Goldman Sachs Group Inc., the world’s most profitable securities firm before the financial crisis, said it’s under investigation by regulators probing the potential manipulation of foreign-exchange rates.

Currencies and commodities were added to a list of financial products and related activities that are subject to investigation, according to a regulatory filing published by the New York-based company today. The filing also added options trading and technology systems and controls to the list.

Investigators are looking at the firm’s “trading activities and communications in connection with the establishment of benchmark rates,” Goldman Sachs said in the filing. The company “is cooperating with all such regulatory investigations and reviews.”

At least eight banks including Citigroup Inc. and JPMorgan Chase & Co. have said they are being investigated by authorities examining the $5.3 trillion-a-day foreign-exchange market and are co-operating. Citigroup, JPMorgan and Barclays Plc have suspended or put on leave some of their most senior currency traders amid the inquiry. No one has been accused of wrongdoing.
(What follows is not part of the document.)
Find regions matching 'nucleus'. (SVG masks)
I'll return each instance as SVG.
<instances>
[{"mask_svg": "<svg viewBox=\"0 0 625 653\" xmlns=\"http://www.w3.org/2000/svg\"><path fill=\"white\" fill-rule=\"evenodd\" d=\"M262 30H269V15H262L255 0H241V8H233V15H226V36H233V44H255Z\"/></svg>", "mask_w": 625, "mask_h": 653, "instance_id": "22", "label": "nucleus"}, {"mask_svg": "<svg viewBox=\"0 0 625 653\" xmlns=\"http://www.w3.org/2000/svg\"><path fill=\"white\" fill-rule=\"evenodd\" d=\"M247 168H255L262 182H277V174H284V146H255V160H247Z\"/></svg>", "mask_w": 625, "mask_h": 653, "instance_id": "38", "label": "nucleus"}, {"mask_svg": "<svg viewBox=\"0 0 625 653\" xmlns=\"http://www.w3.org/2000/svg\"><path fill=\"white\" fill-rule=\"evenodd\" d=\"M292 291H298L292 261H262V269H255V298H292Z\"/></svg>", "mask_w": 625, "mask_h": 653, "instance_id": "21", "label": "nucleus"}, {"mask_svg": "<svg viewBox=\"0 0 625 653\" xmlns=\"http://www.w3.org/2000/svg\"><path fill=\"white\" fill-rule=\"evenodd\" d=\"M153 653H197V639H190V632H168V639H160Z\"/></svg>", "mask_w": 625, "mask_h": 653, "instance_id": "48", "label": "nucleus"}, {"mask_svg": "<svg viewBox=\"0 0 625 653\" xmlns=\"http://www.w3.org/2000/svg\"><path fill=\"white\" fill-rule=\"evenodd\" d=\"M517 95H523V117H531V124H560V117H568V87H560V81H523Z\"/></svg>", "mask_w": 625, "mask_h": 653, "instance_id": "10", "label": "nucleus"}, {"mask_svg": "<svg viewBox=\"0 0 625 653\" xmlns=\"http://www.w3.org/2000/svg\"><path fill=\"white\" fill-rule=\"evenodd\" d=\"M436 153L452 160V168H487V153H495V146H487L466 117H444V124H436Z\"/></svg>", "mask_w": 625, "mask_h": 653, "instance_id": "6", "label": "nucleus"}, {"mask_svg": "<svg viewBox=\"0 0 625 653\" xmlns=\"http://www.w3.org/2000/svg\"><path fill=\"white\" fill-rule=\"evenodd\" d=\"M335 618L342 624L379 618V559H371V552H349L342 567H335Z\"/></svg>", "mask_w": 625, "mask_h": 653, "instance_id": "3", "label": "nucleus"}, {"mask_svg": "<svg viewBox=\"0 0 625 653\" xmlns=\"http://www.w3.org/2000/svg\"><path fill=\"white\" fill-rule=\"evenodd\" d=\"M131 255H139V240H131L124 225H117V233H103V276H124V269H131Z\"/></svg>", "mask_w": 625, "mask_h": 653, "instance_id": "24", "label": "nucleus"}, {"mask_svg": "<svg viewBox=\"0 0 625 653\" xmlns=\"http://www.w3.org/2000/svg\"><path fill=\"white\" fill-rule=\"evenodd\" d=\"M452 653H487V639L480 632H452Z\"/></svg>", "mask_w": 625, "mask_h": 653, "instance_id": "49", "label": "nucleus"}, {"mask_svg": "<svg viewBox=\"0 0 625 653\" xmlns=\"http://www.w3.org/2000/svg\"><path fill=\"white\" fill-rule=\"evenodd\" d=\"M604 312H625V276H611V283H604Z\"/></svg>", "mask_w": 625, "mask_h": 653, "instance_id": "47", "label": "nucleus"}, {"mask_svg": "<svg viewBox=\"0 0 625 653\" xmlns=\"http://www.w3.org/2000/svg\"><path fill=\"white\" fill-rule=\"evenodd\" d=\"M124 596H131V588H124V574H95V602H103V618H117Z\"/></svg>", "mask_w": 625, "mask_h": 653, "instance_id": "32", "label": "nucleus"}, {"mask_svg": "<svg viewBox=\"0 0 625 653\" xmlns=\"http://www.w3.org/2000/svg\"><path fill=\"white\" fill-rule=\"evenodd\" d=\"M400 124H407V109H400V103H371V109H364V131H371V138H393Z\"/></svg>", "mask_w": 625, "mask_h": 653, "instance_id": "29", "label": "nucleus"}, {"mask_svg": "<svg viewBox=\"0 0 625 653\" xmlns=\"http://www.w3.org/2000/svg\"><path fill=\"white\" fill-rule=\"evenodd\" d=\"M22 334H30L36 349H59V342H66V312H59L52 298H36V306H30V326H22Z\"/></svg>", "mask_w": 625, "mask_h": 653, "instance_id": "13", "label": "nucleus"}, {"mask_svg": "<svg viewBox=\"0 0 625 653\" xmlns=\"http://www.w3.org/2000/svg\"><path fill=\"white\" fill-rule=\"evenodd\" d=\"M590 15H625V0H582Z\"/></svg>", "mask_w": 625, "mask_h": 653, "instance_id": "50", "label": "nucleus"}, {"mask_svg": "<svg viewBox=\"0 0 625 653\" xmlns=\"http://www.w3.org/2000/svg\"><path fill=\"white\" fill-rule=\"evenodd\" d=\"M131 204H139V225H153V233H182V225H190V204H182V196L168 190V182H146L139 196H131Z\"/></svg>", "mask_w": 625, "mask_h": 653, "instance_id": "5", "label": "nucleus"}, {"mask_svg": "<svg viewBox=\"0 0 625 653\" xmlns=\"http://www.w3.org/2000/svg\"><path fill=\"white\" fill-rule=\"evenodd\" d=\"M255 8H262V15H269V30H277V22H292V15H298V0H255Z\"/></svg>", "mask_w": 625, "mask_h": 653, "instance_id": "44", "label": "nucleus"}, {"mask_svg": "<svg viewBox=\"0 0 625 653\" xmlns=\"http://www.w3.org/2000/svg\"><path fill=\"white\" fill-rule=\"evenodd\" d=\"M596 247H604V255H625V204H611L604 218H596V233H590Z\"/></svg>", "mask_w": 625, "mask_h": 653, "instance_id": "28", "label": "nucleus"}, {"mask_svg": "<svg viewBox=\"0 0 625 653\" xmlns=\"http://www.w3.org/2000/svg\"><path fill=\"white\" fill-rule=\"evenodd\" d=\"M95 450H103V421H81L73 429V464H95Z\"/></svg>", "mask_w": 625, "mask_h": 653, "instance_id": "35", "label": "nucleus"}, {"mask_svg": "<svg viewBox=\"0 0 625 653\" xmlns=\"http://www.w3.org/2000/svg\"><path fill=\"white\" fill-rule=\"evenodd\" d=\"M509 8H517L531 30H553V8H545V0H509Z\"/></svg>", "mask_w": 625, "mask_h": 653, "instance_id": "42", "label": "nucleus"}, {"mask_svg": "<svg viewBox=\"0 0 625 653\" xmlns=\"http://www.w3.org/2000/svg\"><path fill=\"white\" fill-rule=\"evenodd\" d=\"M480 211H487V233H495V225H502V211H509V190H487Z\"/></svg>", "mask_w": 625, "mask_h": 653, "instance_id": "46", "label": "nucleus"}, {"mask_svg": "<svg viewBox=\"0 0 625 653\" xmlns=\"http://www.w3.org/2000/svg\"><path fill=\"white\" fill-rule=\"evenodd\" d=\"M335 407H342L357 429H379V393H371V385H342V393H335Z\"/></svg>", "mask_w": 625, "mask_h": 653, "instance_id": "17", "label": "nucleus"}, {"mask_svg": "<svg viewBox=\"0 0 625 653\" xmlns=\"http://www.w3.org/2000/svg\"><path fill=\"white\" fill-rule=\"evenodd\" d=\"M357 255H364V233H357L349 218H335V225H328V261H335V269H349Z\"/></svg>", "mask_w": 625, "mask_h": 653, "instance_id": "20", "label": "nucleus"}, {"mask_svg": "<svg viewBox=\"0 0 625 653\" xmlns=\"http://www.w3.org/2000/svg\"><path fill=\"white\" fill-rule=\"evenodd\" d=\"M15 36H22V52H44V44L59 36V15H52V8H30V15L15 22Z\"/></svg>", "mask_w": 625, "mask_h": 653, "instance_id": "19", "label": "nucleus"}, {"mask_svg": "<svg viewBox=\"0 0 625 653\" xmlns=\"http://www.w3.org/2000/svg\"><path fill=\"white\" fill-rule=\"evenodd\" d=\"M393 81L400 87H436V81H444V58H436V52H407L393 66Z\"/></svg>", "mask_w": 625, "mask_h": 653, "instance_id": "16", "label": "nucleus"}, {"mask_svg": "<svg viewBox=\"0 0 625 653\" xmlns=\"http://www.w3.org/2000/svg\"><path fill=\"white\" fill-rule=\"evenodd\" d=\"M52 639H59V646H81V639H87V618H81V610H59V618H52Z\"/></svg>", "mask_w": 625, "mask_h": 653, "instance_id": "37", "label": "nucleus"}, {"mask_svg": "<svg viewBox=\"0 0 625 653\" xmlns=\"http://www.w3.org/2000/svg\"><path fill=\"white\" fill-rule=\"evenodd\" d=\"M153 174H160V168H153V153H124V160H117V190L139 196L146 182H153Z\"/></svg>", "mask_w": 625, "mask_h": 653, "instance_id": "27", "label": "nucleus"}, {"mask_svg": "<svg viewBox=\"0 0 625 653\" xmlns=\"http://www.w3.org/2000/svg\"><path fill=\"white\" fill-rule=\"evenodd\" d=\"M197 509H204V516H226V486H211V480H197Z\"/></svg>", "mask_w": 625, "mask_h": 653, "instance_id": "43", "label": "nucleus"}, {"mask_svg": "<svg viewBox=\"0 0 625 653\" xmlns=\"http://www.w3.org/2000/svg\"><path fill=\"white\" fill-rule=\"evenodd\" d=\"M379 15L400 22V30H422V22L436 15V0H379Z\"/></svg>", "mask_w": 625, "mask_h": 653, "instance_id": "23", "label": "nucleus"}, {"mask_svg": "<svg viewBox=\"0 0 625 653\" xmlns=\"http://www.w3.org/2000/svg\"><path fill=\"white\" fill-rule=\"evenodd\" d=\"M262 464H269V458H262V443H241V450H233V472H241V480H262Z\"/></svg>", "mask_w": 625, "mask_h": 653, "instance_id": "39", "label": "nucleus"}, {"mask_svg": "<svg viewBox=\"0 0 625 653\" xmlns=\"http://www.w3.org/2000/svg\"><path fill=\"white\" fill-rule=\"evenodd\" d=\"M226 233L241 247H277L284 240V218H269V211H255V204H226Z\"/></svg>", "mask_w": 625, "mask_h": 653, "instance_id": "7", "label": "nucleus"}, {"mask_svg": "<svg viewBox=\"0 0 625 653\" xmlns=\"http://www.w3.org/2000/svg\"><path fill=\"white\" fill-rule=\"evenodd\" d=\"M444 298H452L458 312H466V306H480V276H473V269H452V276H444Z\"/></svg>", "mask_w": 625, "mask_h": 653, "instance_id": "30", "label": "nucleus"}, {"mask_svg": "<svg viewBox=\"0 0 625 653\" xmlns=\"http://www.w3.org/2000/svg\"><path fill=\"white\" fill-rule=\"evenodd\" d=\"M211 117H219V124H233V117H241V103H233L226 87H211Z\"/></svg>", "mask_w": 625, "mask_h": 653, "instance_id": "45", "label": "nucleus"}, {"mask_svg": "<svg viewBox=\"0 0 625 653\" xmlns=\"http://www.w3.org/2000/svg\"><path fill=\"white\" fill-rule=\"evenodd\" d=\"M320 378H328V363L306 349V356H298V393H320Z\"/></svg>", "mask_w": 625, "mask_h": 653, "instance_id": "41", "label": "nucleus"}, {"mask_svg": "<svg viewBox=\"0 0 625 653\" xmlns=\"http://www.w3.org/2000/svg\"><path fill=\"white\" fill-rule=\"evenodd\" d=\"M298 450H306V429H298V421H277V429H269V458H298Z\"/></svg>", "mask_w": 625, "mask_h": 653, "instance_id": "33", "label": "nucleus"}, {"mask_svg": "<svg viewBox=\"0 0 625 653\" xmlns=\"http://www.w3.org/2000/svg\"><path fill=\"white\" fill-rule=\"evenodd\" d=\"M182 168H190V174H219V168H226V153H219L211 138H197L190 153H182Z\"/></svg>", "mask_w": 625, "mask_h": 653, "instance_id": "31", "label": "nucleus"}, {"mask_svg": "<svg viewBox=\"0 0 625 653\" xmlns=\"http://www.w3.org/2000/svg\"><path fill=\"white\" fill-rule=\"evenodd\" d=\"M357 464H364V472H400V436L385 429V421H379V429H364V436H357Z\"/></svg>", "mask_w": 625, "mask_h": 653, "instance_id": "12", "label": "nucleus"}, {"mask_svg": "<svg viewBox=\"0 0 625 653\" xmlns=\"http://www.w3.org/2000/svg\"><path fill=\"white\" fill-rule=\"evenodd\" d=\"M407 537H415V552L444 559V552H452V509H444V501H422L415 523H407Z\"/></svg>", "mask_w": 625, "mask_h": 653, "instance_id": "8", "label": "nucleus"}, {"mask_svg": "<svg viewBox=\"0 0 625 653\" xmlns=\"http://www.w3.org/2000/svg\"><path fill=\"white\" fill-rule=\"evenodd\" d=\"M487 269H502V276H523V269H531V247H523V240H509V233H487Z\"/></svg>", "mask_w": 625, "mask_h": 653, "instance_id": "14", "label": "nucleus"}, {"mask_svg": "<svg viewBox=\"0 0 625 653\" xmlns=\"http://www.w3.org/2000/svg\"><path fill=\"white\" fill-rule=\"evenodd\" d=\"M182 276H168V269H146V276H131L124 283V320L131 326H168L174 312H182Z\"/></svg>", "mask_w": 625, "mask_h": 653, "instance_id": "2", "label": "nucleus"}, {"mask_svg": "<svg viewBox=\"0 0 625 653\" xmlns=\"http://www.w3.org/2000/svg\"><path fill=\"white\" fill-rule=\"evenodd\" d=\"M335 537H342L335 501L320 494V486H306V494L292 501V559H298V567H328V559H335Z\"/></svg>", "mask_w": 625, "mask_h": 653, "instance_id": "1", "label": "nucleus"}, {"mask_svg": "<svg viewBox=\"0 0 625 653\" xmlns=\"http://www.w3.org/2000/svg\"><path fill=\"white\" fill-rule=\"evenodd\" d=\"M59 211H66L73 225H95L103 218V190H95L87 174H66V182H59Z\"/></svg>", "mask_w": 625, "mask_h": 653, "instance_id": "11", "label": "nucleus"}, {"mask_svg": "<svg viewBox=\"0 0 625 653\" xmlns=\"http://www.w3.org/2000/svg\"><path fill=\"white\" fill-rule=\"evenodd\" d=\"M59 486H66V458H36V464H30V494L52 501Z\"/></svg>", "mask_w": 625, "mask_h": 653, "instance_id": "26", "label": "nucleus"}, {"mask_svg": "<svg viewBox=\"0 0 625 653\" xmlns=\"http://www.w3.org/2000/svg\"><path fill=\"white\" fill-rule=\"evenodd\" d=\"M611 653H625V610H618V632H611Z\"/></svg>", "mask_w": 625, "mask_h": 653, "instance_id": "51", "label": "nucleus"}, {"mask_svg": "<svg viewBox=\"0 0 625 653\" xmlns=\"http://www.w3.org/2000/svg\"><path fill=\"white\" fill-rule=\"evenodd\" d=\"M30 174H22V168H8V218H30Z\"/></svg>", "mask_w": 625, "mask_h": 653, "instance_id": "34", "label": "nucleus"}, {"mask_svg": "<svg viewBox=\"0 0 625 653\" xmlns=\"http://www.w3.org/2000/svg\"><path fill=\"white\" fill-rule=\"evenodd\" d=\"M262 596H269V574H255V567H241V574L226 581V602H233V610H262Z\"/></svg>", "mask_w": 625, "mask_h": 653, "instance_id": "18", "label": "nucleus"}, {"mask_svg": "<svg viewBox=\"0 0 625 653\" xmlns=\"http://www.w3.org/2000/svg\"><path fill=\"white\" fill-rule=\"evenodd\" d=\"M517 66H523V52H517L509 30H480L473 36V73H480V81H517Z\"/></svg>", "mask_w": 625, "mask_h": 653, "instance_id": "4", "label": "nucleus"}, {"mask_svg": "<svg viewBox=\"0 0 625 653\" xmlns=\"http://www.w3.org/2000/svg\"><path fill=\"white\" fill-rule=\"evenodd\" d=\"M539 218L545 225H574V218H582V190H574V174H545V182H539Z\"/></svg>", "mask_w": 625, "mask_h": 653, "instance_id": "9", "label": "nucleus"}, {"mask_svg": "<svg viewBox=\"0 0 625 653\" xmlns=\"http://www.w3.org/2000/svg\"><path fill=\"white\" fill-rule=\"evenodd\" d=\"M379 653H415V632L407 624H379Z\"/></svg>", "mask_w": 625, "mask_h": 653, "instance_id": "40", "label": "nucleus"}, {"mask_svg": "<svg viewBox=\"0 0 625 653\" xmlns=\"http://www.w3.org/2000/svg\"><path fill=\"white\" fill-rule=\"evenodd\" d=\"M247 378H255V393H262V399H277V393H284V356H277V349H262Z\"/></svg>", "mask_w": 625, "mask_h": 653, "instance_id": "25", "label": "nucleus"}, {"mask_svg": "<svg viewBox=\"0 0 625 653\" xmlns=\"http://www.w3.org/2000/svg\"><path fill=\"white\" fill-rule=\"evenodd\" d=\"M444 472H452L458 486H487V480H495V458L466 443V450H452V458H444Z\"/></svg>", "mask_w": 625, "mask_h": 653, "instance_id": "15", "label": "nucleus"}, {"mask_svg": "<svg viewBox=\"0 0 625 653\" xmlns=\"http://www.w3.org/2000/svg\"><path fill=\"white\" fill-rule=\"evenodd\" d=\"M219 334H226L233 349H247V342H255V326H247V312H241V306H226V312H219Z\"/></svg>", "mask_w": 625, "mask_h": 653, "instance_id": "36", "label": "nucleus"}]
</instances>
The U.S. Federal Reserve is examining legal and regulatory exemptions that have allowed banks including Goldman Sachs to trade and own raw materials such as oil, coal and metals, a person with knowledge of the matter said last month.

Shared Information

Bloomberg News reported in June that currency dealers in the industry said they shared information about their positions through instant messages, executed their own trades before client orders and sought to manipulate the benchmark WM/Reuters rates by pushing through trades before and during the 60-second windows when the benchmarks are set.

The WM/Reuters rates determine what many pension funds and money managers pay for their foreign exchange and are used by index providers such as FTSE Group and MSCI Inc. to calculate daily valuations of indexes that span multiple currencies. Even small movements could affect the value of what Morningstar Inc. estimates is $3.6 trillion in funds including pension and savings accounts that track global indexes.

Because banks agree with clients to trade at the WM/Reuters rates, regardless of later moves, dealers are at risk of losses if the market moves against them.

The rates are published hourly for 160 currencies and half- hourly for the 21 most-traded. They are the median of all trades in a minute-long period starting 30 seconds before the beginning of each half-hour. Rates for less-widely traded currencies are based on quotes during a two-minute window.